Aided by a grant from the Orthopedic Research and Education Foundation (OREF), researchers at CU and other campuses hope to recruit study participants under the age of 30 as part of efforts to build on a Japanese study that involved older patients.
The traditional, non-surgical treatment for dislocated shoulders involves immobilizing the arm across the abdomen or in an internal rotation, followed by two to six weeks of physical therapy. During the study led by CU researchers, participants' arms will be immobilized at an outward angle or external rotation, followed by physical therapy.

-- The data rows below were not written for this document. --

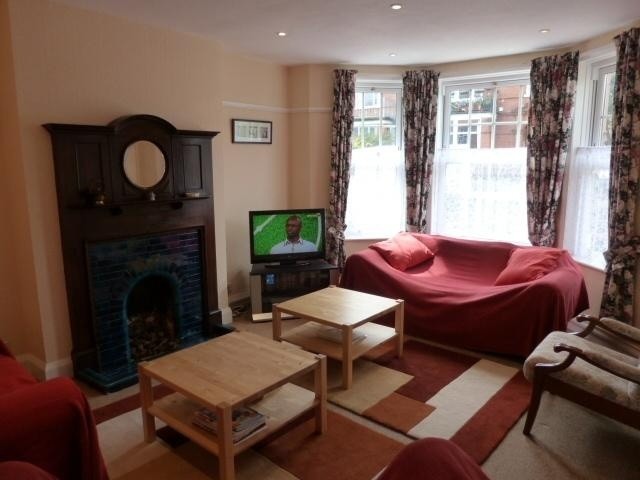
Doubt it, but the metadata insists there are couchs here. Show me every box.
[0,337,101,479]
[341,234,584,366]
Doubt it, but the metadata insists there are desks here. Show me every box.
[248,258,339,322]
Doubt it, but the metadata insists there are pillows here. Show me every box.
[494,248,567,284]
[369,233,436,271]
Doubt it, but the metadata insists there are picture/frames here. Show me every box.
[231,118,273,145]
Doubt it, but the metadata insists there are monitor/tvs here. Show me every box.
[248,208,327,269]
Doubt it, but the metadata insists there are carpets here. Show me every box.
[103,406,406,480]
[288,335,536,469]
[66,373,406,480]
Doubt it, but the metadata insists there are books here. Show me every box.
[192,405,271,447]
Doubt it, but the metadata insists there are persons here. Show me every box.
[270,216,317,253]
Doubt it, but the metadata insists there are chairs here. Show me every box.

When a shoulder is dislocated, the labrum, a capsule surrounding the joint in which ligaments develop tension, separates from the bone, and surgery puts it back in place. External immobilization might bring the torn labrum closer to its pre-injury location, and researchers hope to determine if this position will allow the labrum to heal better, reducing the likelihood of re-injury. Researchers will take magnetic resonance imaging (MRI) scans to monitor healing and track recurrence rates among patients participating in the study.
The anterior dislocation is the most common type of shoulder injury, occurring in about 90 percent of all shoulder dislocations. In this type of injury, the ball or top of the humerus bone slips out of the front of the joint. Less common is the posterior dislocation, when the ball comes out of the back of the joint. Most often, shoulder dislocations occur when active people get their arm caught out to the side during an athletic activity such as ice skating or hockey.
Traditional treatment for dislocated shoulders tends to be conservative for a first-time injury, with a patient's arm often immobilized in a sling for two to six weeks, followed by physical therapy. However, because younger patients remain at higher lifetime risk for a repeat injury, surgery is more commonly performed on them as a more aggressive way to repair the tear and prevent additional dislocations, McCarty said.
University of Colorado Hospital is the Rocky Mountain region's leading academic tertiary care and referral center.